• [BRIEF] Reproduce the text of every item below word for word, leaving the pictures out.
::::::
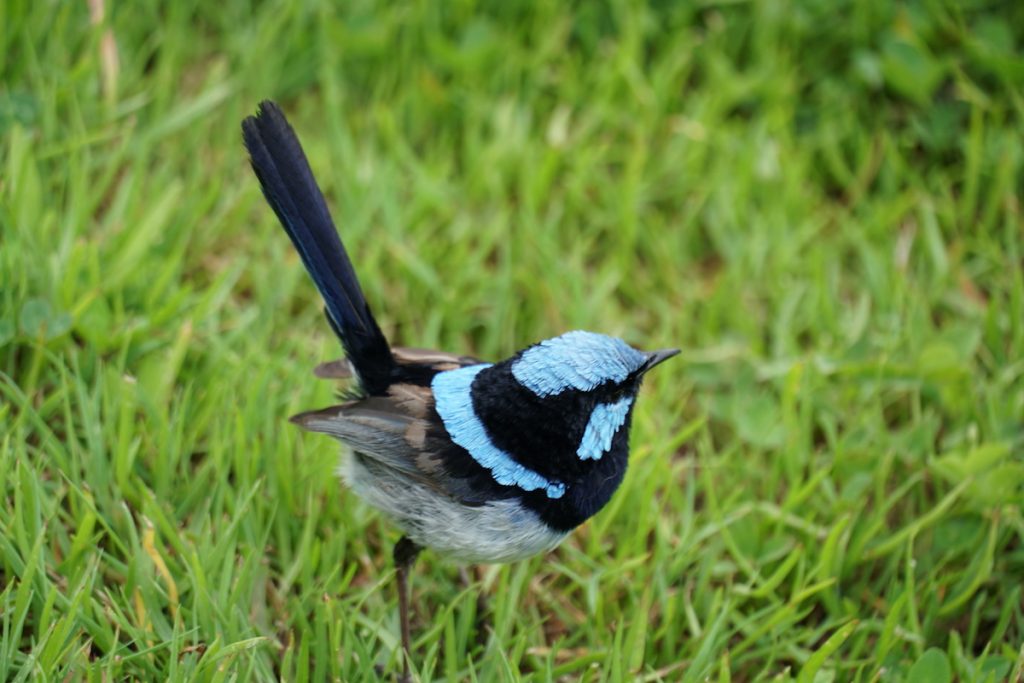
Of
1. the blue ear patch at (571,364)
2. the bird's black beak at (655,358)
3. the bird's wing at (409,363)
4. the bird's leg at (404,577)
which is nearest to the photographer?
the blue ear patch at (571,364)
::::::
• [CORRECT ANSWER]
Of
1. the blue ear patch at (571,364)
2. the bird's black beak at (655,358)
3. the bird's wing at (409,363)
4. the bird's leg at (404,577)
which is nearest to the photographer?
the blue ear patch at (571,364)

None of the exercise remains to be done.